Global churches meeting 'underlines huge diversity of Christians'
BUSAN, South Korea – After 11 days celebrating the diversity of Christianity the 10thWorld Council of Churches Assembly drew to a close Friday after passing a number of public issues statements followed by prayers.
New presidents have been elected to serve the church grouping that represents some 560 million Christians globally from mainly, Anglican, Orthodox and Protestant churches and some are bowing out after years of service.
On the eve of the assembly's closure, the outgoing President of the WCC for Europe, Dame Mary Tanner, told Ecumenical News, "It has been such an amazing gathering of Christians from every part of the world.
"We have experienced the breadth and the depth of Christianity and heard stories about people live in broken societies, from places where there is war.
"We have worshipped and worked together and here we have received a feeling of the huge diversity of the Christian Church."
Tanner was elected to the post at the 9th WCC Assembly held in Porto Alegre, Brazil in 2006 serving until November 8.
She will be replaced from that date as Europe President by Rev. Anders Wejryd who is currently the Archbishop of Uppsala and head of the (Lutheran) Church of Sweden.
Between then and now, the world has witnessed a financial crisis similar to the Wall Street crash of 1929, a shifting religious landscape and continuing threats to the environment.
An Anglican in the Church of England, Tanner has served on the WCC's key Faith and Order Committee since 1974 and was its moderator from 1991 to 1998.
Tanner said that during her time as WCC President for Europe she had traveled widely.
"In Greece I was in Athens when churches there were handing out food to the poor and needy.
"I was there to represent the WCC and saw members of the Greek Orthodox Church standing side by side with Anglicans and Pentecostals.
"And they not only fed Greeks but also immigrants to that country. It showed me once again that when under extreme pressure and conditions of brokenness, Christians come together to witness together."
She noted, "I had a wonderful time in Israel acting as a moderator to a group of from around the world who went to Bethlehem to meet and listen to a group of Palestinian women, all of them Christians, talking about their lives, their fears and their hopes for the future.
"These women agreed that there can be no military solution to their problems and no immediate creation of a two state solution They spoke about how they intended to live and how they are, despite their problems, living with hope, living with faith and love.
"No military solution is acceptable to them."
Her job over the last seven years had brought her into close contact with the Geneva- based Conference of European Churches.

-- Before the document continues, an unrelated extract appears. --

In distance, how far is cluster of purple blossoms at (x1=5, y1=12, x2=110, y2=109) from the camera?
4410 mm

She said that it is essential that the WCC concentrates on its main task which is to bring Christian churches together in visible unity, one Eucharistic fellowship, a recognized ministry.
Tanner said she greatly admires the work being done by members of the Global Christian Forum which plays a complementary but different role from the WCC bringing together a most diverse group of Christians.
Asked about reports saying the Anglican Church in the UK was in decline she replied, "It's a difficult question to answer. If you're talking numerically well then yes. Certainly there are fewer Anglicans in churches on Sunday.
"But there are many more people in cathedrals and in England some of the Pentecostal churches and the evangelical churches are booming.
"I was walking along a street in London recently and noticed that some of the empty shops are being turned into Christian communities by newcomers to Britain.
"Sadly, as Justin Welby, the Archbishop of Canterbury, said we Anglicans failed to welcome these people in the 1960s. We didn't open our doors to them. So in many ways the ecclesiastical map is changing in England."
Tanner has been involved in various ecumenical conversations on behalf of the WCC, including the Anglican-Roman Catholic conversation.
From 1982 to 1998 she was active within the Church of England body which became the Council for Christian Unity.
"It has been a splendid and wonderful Tenth Assembly," she said.